▸ DATA RECORDS
══════════════════════════════
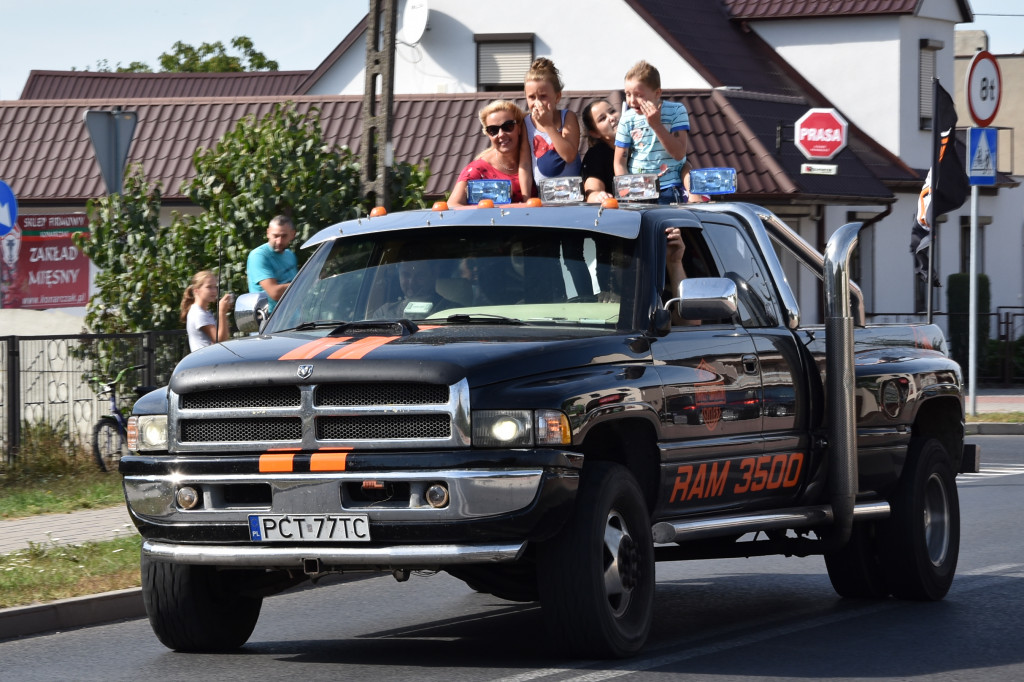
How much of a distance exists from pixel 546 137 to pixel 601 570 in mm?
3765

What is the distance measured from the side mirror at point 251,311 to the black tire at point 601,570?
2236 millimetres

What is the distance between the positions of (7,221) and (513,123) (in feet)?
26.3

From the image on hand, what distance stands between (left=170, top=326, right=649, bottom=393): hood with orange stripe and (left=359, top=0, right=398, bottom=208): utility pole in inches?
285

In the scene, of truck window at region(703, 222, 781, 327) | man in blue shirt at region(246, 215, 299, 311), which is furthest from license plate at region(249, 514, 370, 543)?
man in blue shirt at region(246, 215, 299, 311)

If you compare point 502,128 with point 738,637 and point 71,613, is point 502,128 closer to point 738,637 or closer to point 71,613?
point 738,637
══════════════════════════════
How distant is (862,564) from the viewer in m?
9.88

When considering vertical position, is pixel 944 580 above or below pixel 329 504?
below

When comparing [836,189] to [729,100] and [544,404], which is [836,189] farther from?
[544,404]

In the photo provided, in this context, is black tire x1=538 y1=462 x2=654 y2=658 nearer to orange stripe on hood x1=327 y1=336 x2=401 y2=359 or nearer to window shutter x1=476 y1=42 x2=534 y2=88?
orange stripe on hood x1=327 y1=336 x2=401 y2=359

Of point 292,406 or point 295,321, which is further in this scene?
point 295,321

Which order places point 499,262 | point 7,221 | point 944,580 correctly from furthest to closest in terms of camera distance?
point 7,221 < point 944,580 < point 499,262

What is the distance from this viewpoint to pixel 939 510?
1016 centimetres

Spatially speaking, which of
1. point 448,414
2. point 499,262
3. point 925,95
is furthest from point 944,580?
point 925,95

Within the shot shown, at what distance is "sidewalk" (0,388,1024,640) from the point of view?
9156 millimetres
══════════════════════════════
▸ STATED TASK
Rewrite the entries between the line holding "Within the shot" and the line holding "9156 millimetres", inclusive, replacing "point of view" with "camera" and leaving everything else unchanged.

▸ EXPECTED ANSWER
Within the shot shown, at what distance is "sidewalk" (0,388,1024,640) from the camera?
9156 millimetres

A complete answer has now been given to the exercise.